0
votes

I'm new to R and was wondering if anybody could help? I have 200+ columns and one weighted column so I need to multiply each column by its associated weight to create new weighted columns so I can further analyse the data.Each column has multiple levels, so my gender has 2 (for male, female for example). How do I iterate through all columns to create new variables like I have done below for one column?

DF[,gender_w:=gender*weight/gender]
    

DF[,lapply(.SD,sum, na.rm=T),by= gender, .SDcols=c(all_weighted_column_names)]

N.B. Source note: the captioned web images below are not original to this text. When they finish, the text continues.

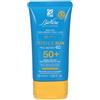 I.C.I.M. (BIONIKE) INTERNATION Defence sun 50+ crema viso mat 50 ml - Bionike - 989669864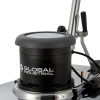 Global Industrial™ 20in Floor Machine, Dual Speed
																			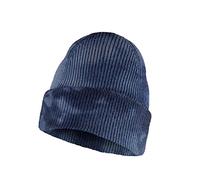 Buff Strickmütze ZOSH – Kinder – One Size – Indigo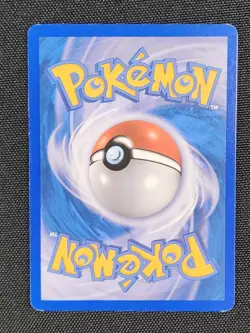 Gardevoir 57/99 Black & White Next Destinies Holo Rare Pokemon Card - Image 2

Thanks in advance for any advice.

EDIT- more info

    DF <- (Gender = c(1,2,2,1,2),
Age_group = c(1,5,5,4,3)
Question1 = c(1,0,0,1,1)
Question2 = c(0,1,0,1,1)
Weight = c(2,5,3,1,5))

I have to post dummy variables but hopefully this will help you see the picture.

In this example I need the sum of each group in each variable, but I need to weight them first. So for gender, if 1 = M and 2 = F then I don’t need 2 Males and 3 Females but I need to multiply them by their corresponding weight and then sum them. So I would need it to show 3 Males and 13 Females.

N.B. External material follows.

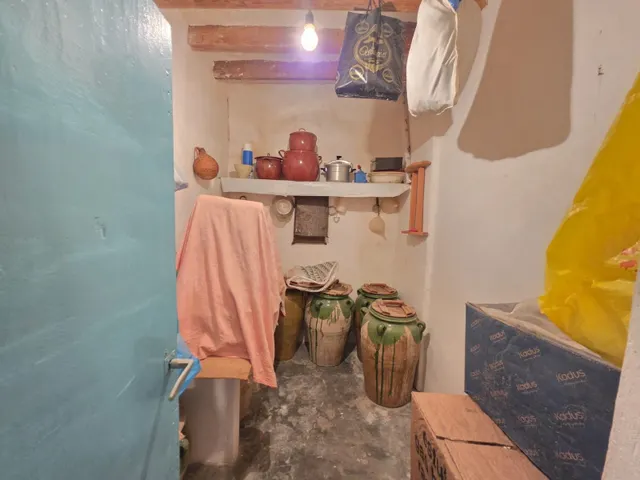 Casa 5 habitaciones 140m² en venta - Comunidad valenciana — 17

In the age_group, instead of Age_group_1 = 1, Age_group_3 = 1, Age_group_4 = 1 and Age_group_5 = 2. I need to produce Age_group_1 = 2, Age_group_3 = 5, Age_group_4 = 1 and Age_group_5 = 8

Is there a way to do this and iterate through all the columns? I have +200 all together and I can’t figure out an efficient way to do it.

Thanks again for your help.

1
Would be best if you made a dummy example with, say, 2 columns of data and one weight variable and just few rows. Then you could share it with via dput().sindri_baldur
You probably should melt the data.table to long format. You can dcast later on if you need wide format.Roland
Your question is confusing. Maybe you are looking for this: DF[, paste0(head(names(DF), -1), "_w") := lapply(.SD, function(x) x * Weight), .SDcols = head(names(DF), -1)]Roland

1 Answers

0
votes

You can calculate component wise products. So let's say you have a data.table

dt <- data.table(
  x = 1:10,
  y = 11:20,
  weight = 2
)

You can now weigh your columns x and y using

dt[, c("x", "y")] <- dt[, c("x", "y")] * dt[, "weight"]

This also works if you have a unique weight vector for each column. Note that this is not data.table syntax but it keeps dt's data.table structure.